How can anyone with cancer choose surgery ? Isn’t it far more logical to leave everything in the hands of G-d?

Israel looks more and more like Lehman Bros. They Will NEVER uproot those kids/fail to bail us out

On Beinart’s response:

Assume and extrapolate the humanity a bit and ask if a Palestinian can do the same, west of the Green Line if not elsewhere in the WB/Gaza. That’s the problem. Not that Beinart does or does not honor his father and mother. It’s that he reserves a right/privilege/grace of character for himself that he is selectively parsing and denying to others. It’s that the politics and humanity on this issue should be [are actually] inseparable.

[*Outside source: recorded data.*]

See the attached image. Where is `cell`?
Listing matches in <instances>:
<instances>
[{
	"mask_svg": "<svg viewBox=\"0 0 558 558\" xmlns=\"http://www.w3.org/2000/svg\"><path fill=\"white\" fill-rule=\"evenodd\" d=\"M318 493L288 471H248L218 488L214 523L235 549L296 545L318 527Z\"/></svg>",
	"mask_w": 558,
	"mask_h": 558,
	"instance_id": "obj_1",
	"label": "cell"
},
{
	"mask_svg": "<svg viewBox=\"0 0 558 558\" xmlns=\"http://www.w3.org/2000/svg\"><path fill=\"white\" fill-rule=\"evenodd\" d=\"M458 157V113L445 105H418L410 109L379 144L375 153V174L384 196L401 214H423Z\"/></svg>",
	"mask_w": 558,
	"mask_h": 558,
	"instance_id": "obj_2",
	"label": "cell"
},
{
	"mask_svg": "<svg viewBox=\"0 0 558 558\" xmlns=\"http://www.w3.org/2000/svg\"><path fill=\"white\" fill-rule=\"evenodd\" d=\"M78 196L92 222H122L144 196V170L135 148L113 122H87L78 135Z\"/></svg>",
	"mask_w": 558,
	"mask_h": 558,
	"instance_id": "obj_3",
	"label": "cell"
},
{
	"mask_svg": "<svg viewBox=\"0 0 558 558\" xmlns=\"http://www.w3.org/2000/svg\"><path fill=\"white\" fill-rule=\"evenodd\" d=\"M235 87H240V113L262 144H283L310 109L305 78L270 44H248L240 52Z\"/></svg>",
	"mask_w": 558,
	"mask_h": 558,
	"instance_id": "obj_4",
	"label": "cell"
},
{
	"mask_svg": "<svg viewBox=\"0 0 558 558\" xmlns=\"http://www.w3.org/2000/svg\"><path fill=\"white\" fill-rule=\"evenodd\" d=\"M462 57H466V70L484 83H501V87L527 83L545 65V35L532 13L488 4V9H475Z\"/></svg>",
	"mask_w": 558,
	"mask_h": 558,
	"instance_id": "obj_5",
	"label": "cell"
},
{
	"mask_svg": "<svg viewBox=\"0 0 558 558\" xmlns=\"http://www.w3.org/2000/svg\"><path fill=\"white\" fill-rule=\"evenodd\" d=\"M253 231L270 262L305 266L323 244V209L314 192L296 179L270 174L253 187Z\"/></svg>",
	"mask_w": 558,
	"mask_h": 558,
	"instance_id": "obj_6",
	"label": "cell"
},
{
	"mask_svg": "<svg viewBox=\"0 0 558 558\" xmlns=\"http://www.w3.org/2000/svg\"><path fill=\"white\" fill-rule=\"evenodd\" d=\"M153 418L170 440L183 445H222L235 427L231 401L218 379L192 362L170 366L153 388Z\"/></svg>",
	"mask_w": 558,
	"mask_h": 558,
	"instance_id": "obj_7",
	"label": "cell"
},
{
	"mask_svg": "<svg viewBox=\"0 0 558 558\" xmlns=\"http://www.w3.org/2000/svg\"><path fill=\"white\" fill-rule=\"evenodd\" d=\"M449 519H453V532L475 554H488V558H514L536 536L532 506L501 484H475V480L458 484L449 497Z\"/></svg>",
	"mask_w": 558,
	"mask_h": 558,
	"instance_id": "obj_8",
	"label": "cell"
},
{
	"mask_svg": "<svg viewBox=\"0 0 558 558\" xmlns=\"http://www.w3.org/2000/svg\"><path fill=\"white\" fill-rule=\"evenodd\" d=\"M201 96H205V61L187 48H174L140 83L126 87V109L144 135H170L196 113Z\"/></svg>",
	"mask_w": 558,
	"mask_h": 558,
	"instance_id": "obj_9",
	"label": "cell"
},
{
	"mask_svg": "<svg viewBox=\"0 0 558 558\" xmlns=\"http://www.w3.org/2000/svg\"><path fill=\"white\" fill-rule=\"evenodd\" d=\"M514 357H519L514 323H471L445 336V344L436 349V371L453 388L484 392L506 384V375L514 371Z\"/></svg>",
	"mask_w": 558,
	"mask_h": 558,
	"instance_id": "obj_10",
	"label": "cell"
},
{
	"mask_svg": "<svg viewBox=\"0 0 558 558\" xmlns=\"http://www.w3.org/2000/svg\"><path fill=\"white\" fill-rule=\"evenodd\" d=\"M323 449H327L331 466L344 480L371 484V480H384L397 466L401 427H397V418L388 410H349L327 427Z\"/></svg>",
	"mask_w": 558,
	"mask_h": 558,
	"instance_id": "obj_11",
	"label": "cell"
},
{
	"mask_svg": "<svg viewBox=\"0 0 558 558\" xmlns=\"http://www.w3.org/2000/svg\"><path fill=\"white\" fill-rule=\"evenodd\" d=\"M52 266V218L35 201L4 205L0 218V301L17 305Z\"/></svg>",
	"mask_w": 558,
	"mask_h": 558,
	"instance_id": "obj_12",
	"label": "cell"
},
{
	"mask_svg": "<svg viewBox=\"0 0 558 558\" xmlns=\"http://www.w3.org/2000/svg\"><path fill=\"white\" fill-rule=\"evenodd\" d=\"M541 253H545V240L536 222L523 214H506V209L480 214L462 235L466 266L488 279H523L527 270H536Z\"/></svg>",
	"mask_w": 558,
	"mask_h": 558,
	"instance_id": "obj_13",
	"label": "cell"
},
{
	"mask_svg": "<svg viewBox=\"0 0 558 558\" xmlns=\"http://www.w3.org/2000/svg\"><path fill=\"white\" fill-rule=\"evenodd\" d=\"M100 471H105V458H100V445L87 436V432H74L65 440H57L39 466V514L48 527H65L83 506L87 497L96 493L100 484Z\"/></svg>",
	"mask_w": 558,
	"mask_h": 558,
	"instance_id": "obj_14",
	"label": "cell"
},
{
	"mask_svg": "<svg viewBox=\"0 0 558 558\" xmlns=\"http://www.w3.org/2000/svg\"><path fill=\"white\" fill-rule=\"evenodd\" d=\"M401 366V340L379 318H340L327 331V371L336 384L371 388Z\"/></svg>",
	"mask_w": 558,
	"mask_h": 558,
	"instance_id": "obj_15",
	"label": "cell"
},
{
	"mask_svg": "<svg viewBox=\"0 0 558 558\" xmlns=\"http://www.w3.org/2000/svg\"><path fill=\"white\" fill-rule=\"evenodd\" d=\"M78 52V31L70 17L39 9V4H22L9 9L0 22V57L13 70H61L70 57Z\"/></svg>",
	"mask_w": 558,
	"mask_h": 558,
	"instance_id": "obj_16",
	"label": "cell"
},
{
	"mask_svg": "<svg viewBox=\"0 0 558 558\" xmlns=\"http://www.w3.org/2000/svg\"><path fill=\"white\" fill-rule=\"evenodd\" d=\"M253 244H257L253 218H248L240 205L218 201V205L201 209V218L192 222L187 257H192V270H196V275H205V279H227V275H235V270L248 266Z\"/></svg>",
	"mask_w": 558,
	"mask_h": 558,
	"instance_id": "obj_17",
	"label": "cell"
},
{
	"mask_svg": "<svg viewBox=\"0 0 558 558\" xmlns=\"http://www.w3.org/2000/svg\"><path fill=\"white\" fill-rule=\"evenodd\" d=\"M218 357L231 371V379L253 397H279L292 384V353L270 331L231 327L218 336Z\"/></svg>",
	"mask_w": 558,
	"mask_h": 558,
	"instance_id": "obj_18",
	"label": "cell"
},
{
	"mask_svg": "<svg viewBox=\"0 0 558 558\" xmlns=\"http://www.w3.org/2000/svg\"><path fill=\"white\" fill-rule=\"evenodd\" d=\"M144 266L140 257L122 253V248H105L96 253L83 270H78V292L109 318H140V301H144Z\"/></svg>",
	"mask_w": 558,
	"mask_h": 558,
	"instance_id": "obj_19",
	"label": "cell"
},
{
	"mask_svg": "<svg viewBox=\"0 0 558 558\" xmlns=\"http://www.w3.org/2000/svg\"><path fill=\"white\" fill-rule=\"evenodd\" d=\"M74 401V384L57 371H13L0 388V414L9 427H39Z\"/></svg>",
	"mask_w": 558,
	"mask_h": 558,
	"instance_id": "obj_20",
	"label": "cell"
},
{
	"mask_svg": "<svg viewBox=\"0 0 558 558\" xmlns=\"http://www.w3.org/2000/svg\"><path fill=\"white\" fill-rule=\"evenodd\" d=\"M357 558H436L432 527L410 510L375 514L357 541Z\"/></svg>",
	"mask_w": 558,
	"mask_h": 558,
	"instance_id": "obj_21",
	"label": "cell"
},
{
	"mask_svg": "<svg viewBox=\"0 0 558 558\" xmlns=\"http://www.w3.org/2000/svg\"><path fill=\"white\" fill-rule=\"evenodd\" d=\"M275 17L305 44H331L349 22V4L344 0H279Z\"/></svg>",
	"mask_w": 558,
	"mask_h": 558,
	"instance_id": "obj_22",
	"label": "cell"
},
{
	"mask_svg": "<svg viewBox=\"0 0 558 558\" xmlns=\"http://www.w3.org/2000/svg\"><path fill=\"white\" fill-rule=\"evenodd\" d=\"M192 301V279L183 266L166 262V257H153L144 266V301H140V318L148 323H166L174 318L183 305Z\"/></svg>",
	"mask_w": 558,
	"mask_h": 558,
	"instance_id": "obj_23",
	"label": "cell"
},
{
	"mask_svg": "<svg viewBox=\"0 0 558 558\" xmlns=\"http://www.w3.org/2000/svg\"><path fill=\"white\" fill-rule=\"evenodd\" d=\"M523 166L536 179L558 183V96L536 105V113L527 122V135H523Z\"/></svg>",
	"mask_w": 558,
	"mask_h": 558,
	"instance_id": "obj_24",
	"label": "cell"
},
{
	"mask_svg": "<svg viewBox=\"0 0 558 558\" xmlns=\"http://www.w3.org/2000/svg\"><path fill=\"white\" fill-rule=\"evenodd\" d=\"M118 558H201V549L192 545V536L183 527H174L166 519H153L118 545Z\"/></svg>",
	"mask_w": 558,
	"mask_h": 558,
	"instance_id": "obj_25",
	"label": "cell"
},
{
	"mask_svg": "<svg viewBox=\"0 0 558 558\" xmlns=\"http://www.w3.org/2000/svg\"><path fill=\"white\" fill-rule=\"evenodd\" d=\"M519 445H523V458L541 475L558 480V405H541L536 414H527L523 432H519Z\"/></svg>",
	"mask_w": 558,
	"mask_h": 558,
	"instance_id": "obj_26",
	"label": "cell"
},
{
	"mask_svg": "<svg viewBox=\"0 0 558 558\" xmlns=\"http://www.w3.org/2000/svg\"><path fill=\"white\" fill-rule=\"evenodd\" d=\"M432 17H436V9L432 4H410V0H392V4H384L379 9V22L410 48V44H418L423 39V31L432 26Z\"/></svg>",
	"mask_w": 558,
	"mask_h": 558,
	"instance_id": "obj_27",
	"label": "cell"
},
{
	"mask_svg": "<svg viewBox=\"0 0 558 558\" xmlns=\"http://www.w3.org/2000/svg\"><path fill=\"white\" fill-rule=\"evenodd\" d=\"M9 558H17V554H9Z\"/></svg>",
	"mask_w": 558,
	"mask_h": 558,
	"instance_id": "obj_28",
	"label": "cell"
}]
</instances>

So many “liberal Zionists” do seem to see it otherwise with these artifices. It seems to me that papering over the overarching inhumanity of the Occupation with a “but family is most important” narrow definition of one aspect of humanity to win over Israeli audiences is pretty much what perpetuates the Occupation. It enables Israelis to say to themselves that with noble sentiment like this, from a Critic, how bad can the Occupation really be. It’s like a 10m high wall around Beinart’s criticism. You just can’t see over it or won’t venture past it to get the full effect.

I don’t know, maybe it’s a necessary first step, but all this caveat-laden criticism seems so self-dismissive.